WHAT YOU WILL DO:
Continue the article about Callum Sheedy and Wales's Autumn Nations Cup campaign, picking up right after its final sentence.

SOURCE EXTRACT:
──────────

Callum Sheedy believes Wales are "not a million miles away" from clicking as they head into their Autumn Nations Cup finale against Italy on Saturday.
A year that began for Wales with them beating the Azzurri 42-0 will end behind closed doors at Parc y Scarlets, having lost seven of their last eight Tests.
Bristol fly-half Sheedy has been among a number of newcomers to impress on the road to World Cup 2023, and he makes his second international start this weekend.
When the dust settles on a testing campaign, Wales head coach Wayne Pivac can look back on the emergence of players like Sheedy, his half-back partner on Saturday Kieran Hardy, Scarlets centre Johnny Williams, Gloucester wing Louis Rees-Zammit, plus Cardiff Blues flankers James Botham and Shane Lewis-Hughes.
Sheedy said: "I definitely think I've improved as a player and person. I will leave on Sunday a much better player and more mature person.
"We are not a million miles away from it clicking. Performances and results haven't quite been there yet, but it is going to click soon.
"It's not easy when new coaches and players come in, when there is a bit of change. People shouldn't expect it to happen overnight.
"We are a work-in-progress at the moment in terms of using a different game-plan.
"We are creating opportunities. It's about being clinical and making sure we take those opportunities when they become available, because in Test match rugby you might only get one, two or three opportunities.

──────────

DATA EXTRACT:

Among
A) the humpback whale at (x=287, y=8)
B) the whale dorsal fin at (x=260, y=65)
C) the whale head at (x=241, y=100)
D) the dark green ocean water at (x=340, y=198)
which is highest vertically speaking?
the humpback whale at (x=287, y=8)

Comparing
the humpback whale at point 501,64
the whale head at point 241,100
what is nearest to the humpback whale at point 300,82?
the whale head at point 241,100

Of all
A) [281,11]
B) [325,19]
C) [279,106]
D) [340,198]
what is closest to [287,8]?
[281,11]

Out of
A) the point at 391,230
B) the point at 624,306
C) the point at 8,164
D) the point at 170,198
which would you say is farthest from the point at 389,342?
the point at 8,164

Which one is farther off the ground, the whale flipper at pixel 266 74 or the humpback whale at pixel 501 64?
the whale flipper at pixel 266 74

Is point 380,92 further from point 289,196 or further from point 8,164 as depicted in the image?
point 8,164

──────────

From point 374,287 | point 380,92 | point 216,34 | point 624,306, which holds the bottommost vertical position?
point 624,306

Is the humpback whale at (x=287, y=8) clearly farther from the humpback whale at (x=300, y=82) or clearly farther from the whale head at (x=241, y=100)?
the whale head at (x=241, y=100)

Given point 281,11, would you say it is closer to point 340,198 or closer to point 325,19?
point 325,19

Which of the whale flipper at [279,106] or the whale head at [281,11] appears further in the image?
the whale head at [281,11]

──────────

ANSWER:
"Test match level is just another level in terms of how quickly the defences put you under pressure. You have to make the right decision in a split second."
Sheedy and Hardy teamed up for Wales' victory over Georgia a fortnight ago – and it is a partnership forged in the unlikely setting of Jersey.
They played 14 games together for the Championship club in 2017 – Sheedy was on a four-month loan from Bristol – and were also colleagues at Wales Under-16 level.
Sheedy added: "Kieran became my best mate out there. He helped me a lot, and we got to know each other very well.
"We probably joked about it (playing for Wales together) because, at the time, we were a million miles away.
"We used to have a laugh and a joke about it, but he came back to the Scarlets, I went back to Bristol and we grew as players.
"Then it became a more achievable target. We still have a laugh and a joke now about the Jersey days, but they were massive in terms of our development."
Cardiff-born Sheedy could have opted to aim for Test recognition with Ireland – his father is Irish – and he represented England in a non-cap game against the Barbarians last year.
But he has quickly become an important part of Pivac's plans.
"I am very proud of the fact that my father is Irish – it's a proud link – and I am very proud that I am almost an adopted Bristolian in a certain sense," Sheedy said.
"But when I speak about Wales, I get that feeling in my heart. I get those butterflies, and the hairs on the back of your neck stand up.
"Deep down, I always knew. When Wayne spoke to me, it just confirmed that, because I was almost crying.
"I am glad I reacted like that, and I am glad it made me feel like that. It made it certain to me that red was my colour."